**Given entries:**
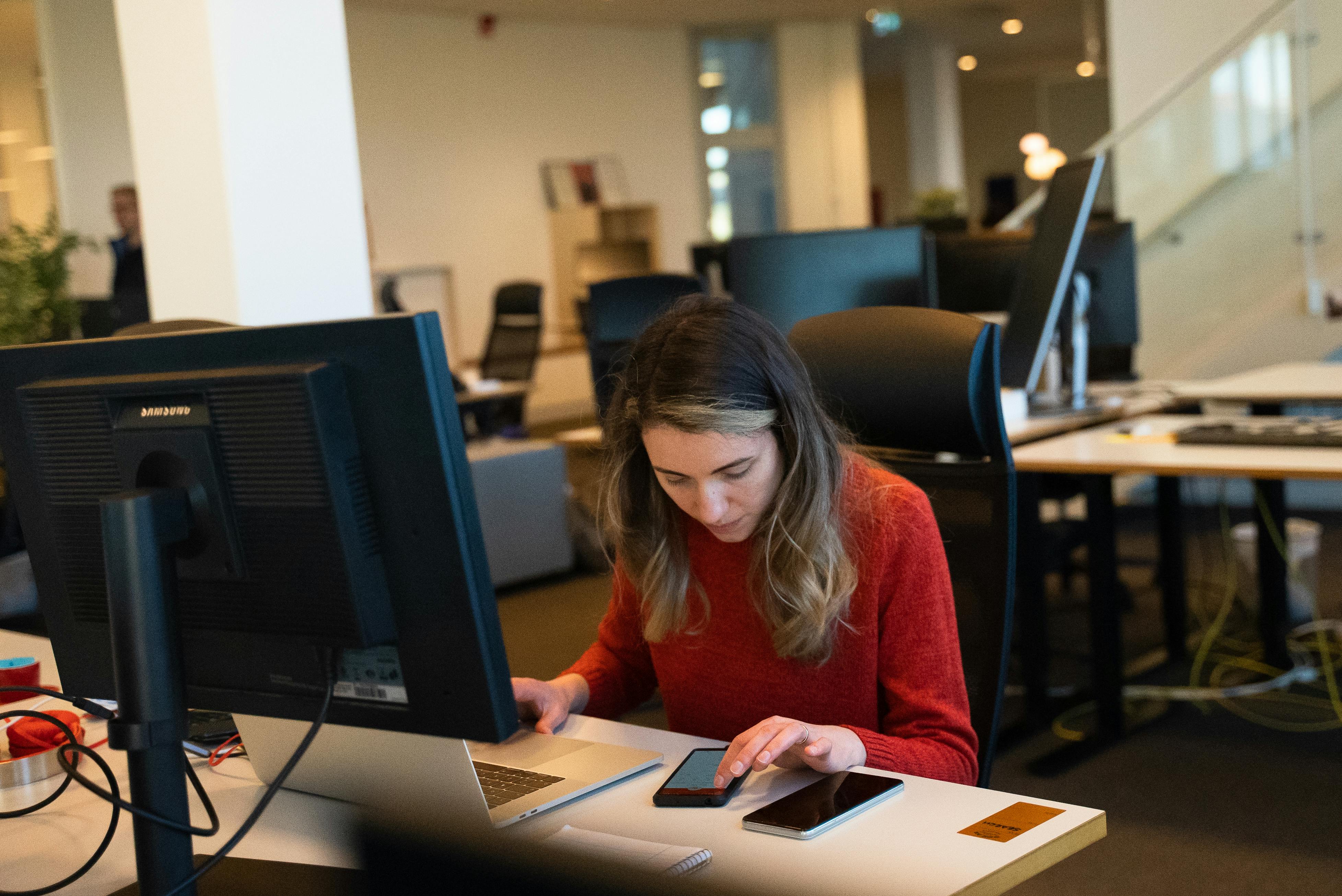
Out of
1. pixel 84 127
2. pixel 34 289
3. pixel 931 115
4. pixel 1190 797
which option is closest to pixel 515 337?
pixel 34 289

**Goal of the exercise:**
Copy every entry above word for word, leaving out the pictures.

**Exercise answer:**
Out of
1. pixel 84 127
2. pixel 34 289
3. pixel 931 115
4. pixel 1190 797
which option is closest to pixel 515 337?
pixel 34 289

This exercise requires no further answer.